PROBLEM STATEMENT – Starting at the line that contains "Looking at the" and ending at the end of the records, copy those lines word for word.

DATA FOR THIS EXERCISE –
>>>>

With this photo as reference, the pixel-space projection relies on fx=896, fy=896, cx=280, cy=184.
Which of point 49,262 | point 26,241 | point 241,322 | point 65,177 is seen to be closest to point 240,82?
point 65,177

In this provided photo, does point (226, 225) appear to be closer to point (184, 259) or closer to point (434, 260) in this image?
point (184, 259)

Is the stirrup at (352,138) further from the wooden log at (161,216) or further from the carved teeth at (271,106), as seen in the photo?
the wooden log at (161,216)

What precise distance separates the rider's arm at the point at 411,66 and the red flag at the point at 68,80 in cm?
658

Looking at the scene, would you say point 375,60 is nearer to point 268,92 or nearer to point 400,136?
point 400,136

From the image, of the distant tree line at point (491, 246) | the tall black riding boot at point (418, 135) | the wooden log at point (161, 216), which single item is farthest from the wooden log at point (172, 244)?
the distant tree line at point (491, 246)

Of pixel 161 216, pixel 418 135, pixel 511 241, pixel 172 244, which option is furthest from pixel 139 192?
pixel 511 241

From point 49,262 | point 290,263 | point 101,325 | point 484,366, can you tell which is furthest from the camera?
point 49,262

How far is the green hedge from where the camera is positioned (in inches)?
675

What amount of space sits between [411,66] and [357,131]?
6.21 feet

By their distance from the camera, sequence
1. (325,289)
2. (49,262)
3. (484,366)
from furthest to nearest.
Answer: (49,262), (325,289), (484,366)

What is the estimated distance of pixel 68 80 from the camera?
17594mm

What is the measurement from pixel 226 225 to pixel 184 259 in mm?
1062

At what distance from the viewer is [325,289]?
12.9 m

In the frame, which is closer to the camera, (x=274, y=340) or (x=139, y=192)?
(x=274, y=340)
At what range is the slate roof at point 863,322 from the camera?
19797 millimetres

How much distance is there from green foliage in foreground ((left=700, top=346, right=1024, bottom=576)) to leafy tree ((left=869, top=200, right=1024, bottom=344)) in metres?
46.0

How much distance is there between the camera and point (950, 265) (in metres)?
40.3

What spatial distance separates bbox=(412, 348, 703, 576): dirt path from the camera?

<<<<

RESPONSE TO THE TASK –
Looking at the scene, would you say point 375,60 is nearer to point 268,92 or nearer to point 400,136?
point 400,136

From the image, of the distant tree line at point (491, 246) | the tall black riding boot at point (418, 135) | the wooden log at point (161, 216), which single item is farthest from the wooden log at point (172, 244)?
the distant tree line at point (491, 246)

Of pixel 161 216, pixel 418 135, pixel 511 241, pixel 172 244, which option is furthest from pixel 139 192?
pixel 511 241

From point 49,262 | point 290,263 | point 101,325 | point 484,366, can you tell which is furthest from the camera?
point 49,262

How far is the green hedge from where the camera is positioned (in inches)?
675

What amount of space sits between [411,66] and [357,131]?
6.21 feet

By their distance from the camera, sequence
1. (325,289)
2. (49,262)
3. (484,366)
from furthest to nearest.
Answer: (49,262), (325,289), (484,366)

What is the estimated distance of pixel 68 80 from the camera?
17594mm

What is the measurement from pixel 226 225 to pixel 184 259 in mm?
1062

At what distance from the viewer is [325,289]?
12.9 m

In the frame, which is closer to the camera, (x=274, y=340) or (x=139, y=192)?
(x=274, y=340)
At what range is the slate roof at point 863,322 from the camera?
19797 millimetres

How much distance is there from green foliage in foreground ((left=700, top=346, right=1024, bottom=576)) to leafy tree ((left=869, top=200, right=1024, bottom=344)) in metres?
46.0

How much distance is there between the camera and point (950, 265) (in metres)?
40.3

What spatial distance separates bbox=(412, 348, 703, 576): dirt path from the camera?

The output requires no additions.